Silverman focused on the group of immigrants who came to the United States between 1870 and 1914 and their descendants.
Estimated to be the largest group of immigrants, descendants of these post-Civil War Poles eventually spread out in the community, breaking typical geographic boundaries of the immigrant community, Silverman says.
The book also details how distinctive Polish traditions have been maintained and even have spread at the same time that the Polish-American community has become geographically dispersed.
Silverman profiles a Swedish-American wife who prepares pierogi for the family's traditional Polish-American Christmas Eve supper, an African-American man who regularly attends Polish-American polka festivals and an Irish-American woman and her Polish-American spouse who are raising their children to appreciate the songs, foodways and folk celebrations of both ethnic groups.
A fourth generation Polish-American, Silverman holds a doctorate in English from the University at Buffalo, and a master's degree in English and bachelor's degree in music education, both from Fredonia State College.

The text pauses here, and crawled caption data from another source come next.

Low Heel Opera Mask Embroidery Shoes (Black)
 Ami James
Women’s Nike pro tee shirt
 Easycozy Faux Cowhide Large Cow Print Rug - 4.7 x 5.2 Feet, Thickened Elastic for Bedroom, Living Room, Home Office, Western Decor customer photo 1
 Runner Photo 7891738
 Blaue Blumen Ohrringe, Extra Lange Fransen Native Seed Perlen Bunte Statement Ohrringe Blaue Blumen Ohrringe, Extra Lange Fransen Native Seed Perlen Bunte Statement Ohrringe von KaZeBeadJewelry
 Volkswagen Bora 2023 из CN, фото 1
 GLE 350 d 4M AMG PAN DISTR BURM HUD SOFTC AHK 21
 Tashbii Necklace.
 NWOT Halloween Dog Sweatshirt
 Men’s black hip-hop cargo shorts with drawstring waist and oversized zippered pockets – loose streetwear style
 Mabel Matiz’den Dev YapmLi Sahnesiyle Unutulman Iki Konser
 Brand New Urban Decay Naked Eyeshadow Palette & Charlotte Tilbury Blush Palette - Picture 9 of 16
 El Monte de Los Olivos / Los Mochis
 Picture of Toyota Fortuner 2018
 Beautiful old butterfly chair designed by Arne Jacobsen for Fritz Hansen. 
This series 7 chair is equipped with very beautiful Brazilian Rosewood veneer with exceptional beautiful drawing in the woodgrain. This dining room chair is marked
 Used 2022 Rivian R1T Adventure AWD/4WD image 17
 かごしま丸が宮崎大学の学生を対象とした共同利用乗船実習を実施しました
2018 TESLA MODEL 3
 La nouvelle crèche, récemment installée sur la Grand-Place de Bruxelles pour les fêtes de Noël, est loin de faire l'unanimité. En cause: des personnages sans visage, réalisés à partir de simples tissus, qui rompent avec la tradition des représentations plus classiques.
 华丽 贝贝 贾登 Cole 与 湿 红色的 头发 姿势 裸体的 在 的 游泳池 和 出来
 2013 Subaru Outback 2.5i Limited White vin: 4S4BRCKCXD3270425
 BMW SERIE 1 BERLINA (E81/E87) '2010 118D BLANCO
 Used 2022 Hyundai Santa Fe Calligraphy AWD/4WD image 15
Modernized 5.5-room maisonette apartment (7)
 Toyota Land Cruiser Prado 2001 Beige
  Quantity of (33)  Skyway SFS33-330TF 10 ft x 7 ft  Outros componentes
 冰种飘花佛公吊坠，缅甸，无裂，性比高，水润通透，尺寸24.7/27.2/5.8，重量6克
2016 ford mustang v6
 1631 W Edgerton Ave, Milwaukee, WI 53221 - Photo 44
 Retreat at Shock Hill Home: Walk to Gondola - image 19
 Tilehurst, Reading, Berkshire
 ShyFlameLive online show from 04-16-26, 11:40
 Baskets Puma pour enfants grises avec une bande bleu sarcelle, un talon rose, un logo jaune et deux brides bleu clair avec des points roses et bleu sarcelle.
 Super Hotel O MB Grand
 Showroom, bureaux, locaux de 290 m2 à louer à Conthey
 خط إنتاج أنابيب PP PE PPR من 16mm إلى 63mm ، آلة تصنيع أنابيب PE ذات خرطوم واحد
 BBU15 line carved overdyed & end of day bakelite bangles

Silverman is the recipient of the American Folklore Society's Bertrand Bronson Prize for her research in folk music. She has written folklore essays for academic journals, presented papers at professional conferences, given community lectures on her folklore research and taught in the English departments of several Western New York colleges. She serves as associate editor of The Mid-Atlantic Almanack, the journal of the Mid-Atlantic Popular/American Culture Association.